→ Exercise brief:
Reproduce each of the records below word for word, and leave the pictures out of your answer.

→ Material provided:
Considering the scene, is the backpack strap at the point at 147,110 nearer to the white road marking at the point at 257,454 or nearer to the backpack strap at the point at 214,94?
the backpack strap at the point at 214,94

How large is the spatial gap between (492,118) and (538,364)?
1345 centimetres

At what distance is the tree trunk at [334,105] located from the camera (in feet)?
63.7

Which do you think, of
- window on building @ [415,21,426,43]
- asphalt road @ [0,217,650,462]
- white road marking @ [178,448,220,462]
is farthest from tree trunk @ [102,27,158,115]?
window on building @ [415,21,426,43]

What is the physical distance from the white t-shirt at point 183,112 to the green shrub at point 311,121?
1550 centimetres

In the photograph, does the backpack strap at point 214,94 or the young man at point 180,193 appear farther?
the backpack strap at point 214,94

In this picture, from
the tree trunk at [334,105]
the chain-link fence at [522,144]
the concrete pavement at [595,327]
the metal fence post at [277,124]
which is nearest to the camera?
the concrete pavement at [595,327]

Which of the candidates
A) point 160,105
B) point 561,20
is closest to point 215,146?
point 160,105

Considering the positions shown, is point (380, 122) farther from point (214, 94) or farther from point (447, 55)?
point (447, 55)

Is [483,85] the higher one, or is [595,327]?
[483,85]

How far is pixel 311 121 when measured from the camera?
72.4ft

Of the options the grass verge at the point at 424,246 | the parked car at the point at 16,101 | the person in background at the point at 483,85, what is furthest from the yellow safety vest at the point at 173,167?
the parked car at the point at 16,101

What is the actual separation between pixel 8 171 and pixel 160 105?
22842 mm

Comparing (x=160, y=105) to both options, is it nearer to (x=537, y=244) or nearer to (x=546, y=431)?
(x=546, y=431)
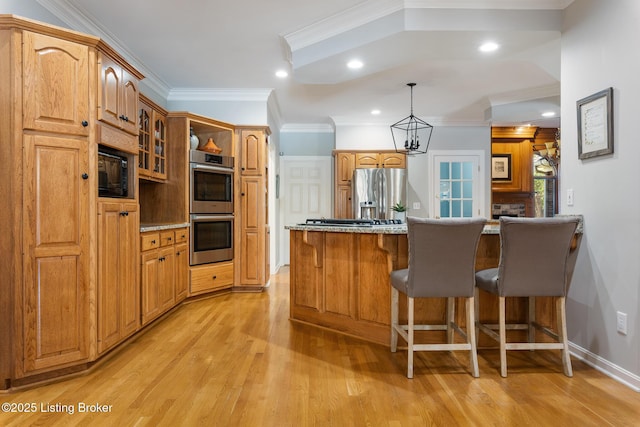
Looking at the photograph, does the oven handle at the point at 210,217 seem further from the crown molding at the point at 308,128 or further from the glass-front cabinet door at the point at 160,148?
the crown molding at the point at 308,128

→ Completed exercise:
Considering the scene, is the backpack strap at the point at 147,110 nearer to the white road marking at the point at 257,454 or nearer to the backpack strap at the point at 214,94?
the backpack strap at the point at 214,94

How large is the spatial gap between (492,118) and (538,364)?
1345 centimetres

At what distance is the tree trunk at [334,105] located from the camera (in feet)?
63.7

Which do you think, of
- window on building @ [415,21,426,43]
- asphalt road @ [0,217,650,462]
- white road marking @ [178,448,220,462]
is farthest from tree trunk @ [102,27,158,115]?
window on building @ [415,21,426,43]

What is the physical distance from the white t-shirt at point 183,112 to the green shrub at point 311,121?
1550 centimetres

In the photograph, does the backpack strap at point 214,94 or the young man at point 180,193 appear farther?
the backpack strap at point 214,94

In this picture, from
the tree trunk at [334,105]
the chain-link fence at [522,144]
the concrete pavement at [595,327]
the metal fence post at [277,124]
which is nearest to the camera?
the concrete pavement at [595,327]

Which of the candidates
A) point 160,105
B) point 561,20
is closest to point 215,146?
point 160,105

Considering the positions shown, is point (380, 122) farther from point (214, 94) or farther from point (447, 55)?
point (447, 55)

Is [483,85] the higher one, or is [595,327]?
[483,85]

How far is pixel 311 121 when measured from the camera?
72.4ft

Of the options the grass verge at the point at 424,246 | the parked car at the point at 16,101 | the person in background at the point at 483,85, what is furthest from the yellow safety vest at the point at 173,167?
the parked car at the point at 16,101

What is the actual separation between pixel 8 171 and pixel 160 105?
22842 mm

Comparing (x=160, y=105) to both options, is it nearer to (x=537, y=244) or nearer to (x=546, y=431)?
(x=546, y=431)
Looking at the photograph, does the oven handle at the point at 210,217 seem further from the crown molding at the point at 308,128 or further from the glass-front cabinet door at the point at 160,148?
the crown molding at the point at 308,128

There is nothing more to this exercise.